Do this> Rewrite the data below as a numbered list, leaving out blank lines. Omit the pictures from your answer.

Data from a spatial question set>
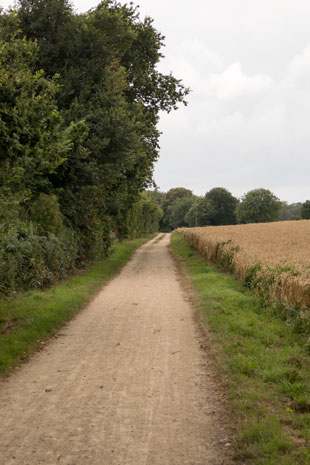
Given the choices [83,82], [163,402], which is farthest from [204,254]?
[163,402]

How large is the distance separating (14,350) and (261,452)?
5.40 metres

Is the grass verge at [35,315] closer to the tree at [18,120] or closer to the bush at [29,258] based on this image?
the bush at [29,258]

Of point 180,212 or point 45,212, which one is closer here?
point 45,212

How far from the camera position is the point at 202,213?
116m

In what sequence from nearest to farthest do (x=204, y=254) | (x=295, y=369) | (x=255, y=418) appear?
(x=255, y=418) < (x=295, y=369) < (x=204, y=254)

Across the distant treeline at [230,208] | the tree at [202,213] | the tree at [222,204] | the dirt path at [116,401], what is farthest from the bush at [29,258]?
the tree at [222,204]

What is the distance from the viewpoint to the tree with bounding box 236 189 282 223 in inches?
4749

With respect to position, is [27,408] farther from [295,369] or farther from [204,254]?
[204,254]

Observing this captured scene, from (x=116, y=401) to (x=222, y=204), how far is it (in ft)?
383

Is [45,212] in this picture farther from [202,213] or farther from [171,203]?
[171,203]

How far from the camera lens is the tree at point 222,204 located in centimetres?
12050

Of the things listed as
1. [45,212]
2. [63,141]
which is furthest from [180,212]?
[63,141]

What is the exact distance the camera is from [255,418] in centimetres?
530

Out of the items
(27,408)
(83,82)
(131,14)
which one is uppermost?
(131,14)
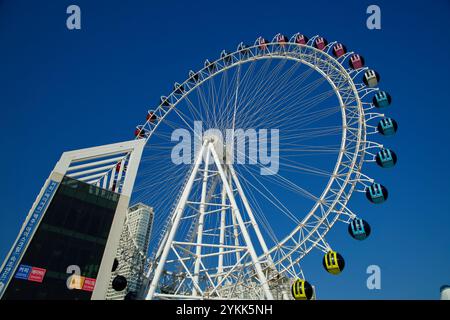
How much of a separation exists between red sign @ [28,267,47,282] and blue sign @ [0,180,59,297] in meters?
0.62

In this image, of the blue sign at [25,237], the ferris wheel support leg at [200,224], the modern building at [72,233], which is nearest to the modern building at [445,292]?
the ferris wheel support leg at [200,224]

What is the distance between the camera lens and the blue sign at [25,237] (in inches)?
491

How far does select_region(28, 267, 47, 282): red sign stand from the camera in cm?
1293

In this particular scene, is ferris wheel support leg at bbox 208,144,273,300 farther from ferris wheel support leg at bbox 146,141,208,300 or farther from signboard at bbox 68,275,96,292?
signboard at bbox 68,275,96,292

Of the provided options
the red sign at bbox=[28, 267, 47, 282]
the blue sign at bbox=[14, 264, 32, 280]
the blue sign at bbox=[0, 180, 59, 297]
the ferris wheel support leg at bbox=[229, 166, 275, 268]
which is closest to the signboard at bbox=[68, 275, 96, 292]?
the red sign at bbox=[28, 267, 47, 282]

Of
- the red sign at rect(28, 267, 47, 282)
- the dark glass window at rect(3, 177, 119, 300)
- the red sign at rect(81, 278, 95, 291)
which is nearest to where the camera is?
the red sign at rect(28, 267, 47, 282)

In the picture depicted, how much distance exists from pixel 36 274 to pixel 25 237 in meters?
1.47

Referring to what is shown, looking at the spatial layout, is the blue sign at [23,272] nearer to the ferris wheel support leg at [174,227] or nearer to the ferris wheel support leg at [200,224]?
the ferris wheel support leg at [174,227]

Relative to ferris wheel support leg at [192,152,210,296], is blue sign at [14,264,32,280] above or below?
below

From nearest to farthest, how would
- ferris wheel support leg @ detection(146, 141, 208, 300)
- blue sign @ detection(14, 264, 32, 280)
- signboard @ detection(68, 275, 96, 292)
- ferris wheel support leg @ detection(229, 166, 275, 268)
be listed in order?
blue sign @ detection(14, 264, 32, 280) < signboard @ detection(68, 275, 96, 292) < ferris wheel support leg @ detection(146, 141, 208, 300) < ferris wheel support leg @ detection(229, 166, 275, 268)

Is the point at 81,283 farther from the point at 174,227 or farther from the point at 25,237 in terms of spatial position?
the point at 174,227

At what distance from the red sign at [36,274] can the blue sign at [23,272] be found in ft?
0.42

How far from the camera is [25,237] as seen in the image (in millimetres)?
13398
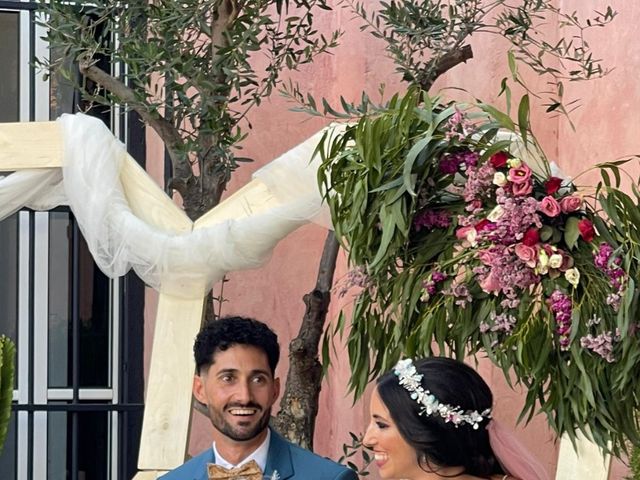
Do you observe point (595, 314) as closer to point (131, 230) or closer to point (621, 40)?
point (131, 230)

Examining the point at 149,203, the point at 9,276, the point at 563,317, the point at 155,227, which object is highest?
the point at 9,276

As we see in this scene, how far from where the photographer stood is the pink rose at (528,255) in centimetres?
353

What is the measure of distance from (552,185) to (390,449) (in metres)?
0.88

Answer to this exercise>
1. Given the choices [83,82], [163,402], which is farthest from [204,254]?
2. [163,402]
3. How large is the distance separating (14,350) and (261,452)?
4. 5.40 metres
5. Is the grass verge at [35,315] closer to the tree at [18,120] or closer to the bush at [29,258] based on this image?
6. the bush at [29,258]
7. Of point 180,212 or point 45,212, which one is closer here?
8. point 45,212
9. How far from the camera position is the point at 202,213?
10. 116m
11. In what sequence from nearest to farthest do (x=204, y=254) | (x=295, y=369) | (x=255, y=418) appear?
12. (x=255, y=418) < (x=295, y=369) < (x=204, y=254)
13. Across the distant treeline at [230,208] | the tree at [202,213] | the tree at [222,204] | the dirt path at [116,401], what is farthest from the bush at [29,258]?
14. the tree at [222,204]
15. What is the distance from the viewpoint to the tree with bounding box 236 189 282 223 in inches?
16. 4749
17. With respect to position, is [27,408] farther from [295,369] or farther from [204,254]?
18. [204,254]
19. Observing this captured scene, from (x=116, y=401) to (x=222, y=204), how far is it (in ft)?
20. 383
21. Is [45,212] in this picture farther from [202,213] or farther from [171,203]?
22. [171,203]
23. How far from the camera lens is the tree at point 222,204 located in centimetres?
24. 12050
25. Of the things listed as
26. 1. [45,212]
27. 2. [63,141]
28. which is furthest from [180,212]?
29. [63,141]
30. What is the exact distance the camera is from [255,418] in centimetres?
31. 530
32. Out of the items
33. (27,408)
34. (83,82)
35. (131,14)
36. which one is uppermost?
37. (131,14)
38. How much of a separation exists between red sign @ [28,267,47,282] and blue sign @ [0,180,59,297] in meters?
39. 0.62
40. In this image, of the blue sign at [25,237], the ferris wheel support leg at [200,224], the modern building at [72,233], which is nearest to the modern building at [445,292]?
41. the ferris wheel support leg at [200,224]
42. What is the distance between the camera lens and the blue sign at [25,237] (in inches)?
43. 491
44. How far does select_region(28, 267, 47, 282): red sign stand from the camera in cm?
45. 1293
46. In this particular scene, is ferris wheel support leg at bbox 208,144,273,300 farther from ferris wheel support leg at bbox 146,141,208,300 or farther from signboard at bbox 68,275,96,292?
47. signboard at bbox 68,275,96,292
48. Of the provided options
49. the red sign at bbox=[28, 267, 47, 282]
50. the blue sign at bbox=[14, 264, 32, 280]
51. the blue sign at bbox=[0, 180, 59, 297]
52. the ferris wheel support leg at bbox=[229, 166, 275, 268]
53. which is closest to the signboard at bbox=[68, 275, 96, 292]?
54. the red sign at bbox=[28, 267, 47, 282]
55. Of
56. - the red sign at rect(28, 267, 47, 282)
57. - the dark glass window at rect(3, 177, 119, 300)
58. - the red sign at rect(81, 278, 95, 291)
59. which is nearest to where the camera is?
60. the red sign at rect(28, 267, 47, 282)
61. In the picture depicted, how much distance exists from pixel 36 274 to pixel 25 237 in meters?
62. 1.47
63. Referring to what is shown, looking at the spatial layout, is the blue sign at [23,272] nearer to the ferris wheel support leg at [174,227] or nearer to the ferris wheel support leg at [200,224]?
64. the ferris wheel support leg at [174,227]
65. Relative to ferris wheel support leg at [192,152,210,296], is blue sign at [14,264,32,280] above or below?
66. below
67. From nearest to farthest, how would
68. - ferris wheel support leg @ detection(146, 141, 208, 300)
69. - blue sign @ detection(14, 264, 32, 280)
70. - signboard @ detection(68, 275, 96, 292)
71. - ferris wheel support leg @ detection(229, 166, 275, 268)
72. be listed in order?
73. blue sign @ detection(14, 264, 32, 280) < signboard @ detection(68, 275, 96, 292) < ferris wheel support leg @ detection(146, 141, 208, 300) < ferris wheel support leg @ detection(229, 166, 275, 268)
74. Is the point at 81,283 farther from the point at 174,227 or farther from the point at 25,237 in terms of spatial position?
75. the point at 174,227
76. At what distance from the red sign at [36,274] can the blue sign at [23,272] be found in ft?
77. 0.42
78. How far from the camera is [25,237] as seen in the image (in millimetres)?
79. 13398
80. Do you observe point (595, 314) as closer to point (131, 230) or closer to point (621, 40)?
81. point (131, 230)
82. Examining the point at 149,203, the point at 9,276, the point at 563,317, the point at 155,227, which object is highest?
83. the point at 9,276
84. As we see in this scene, how far from where the photographer stood is the pink rose at (528,255) in centimetres?
85. 353
86. What is the measure of distance from (552,185) to (390,449) (in metres)?
87. 0.88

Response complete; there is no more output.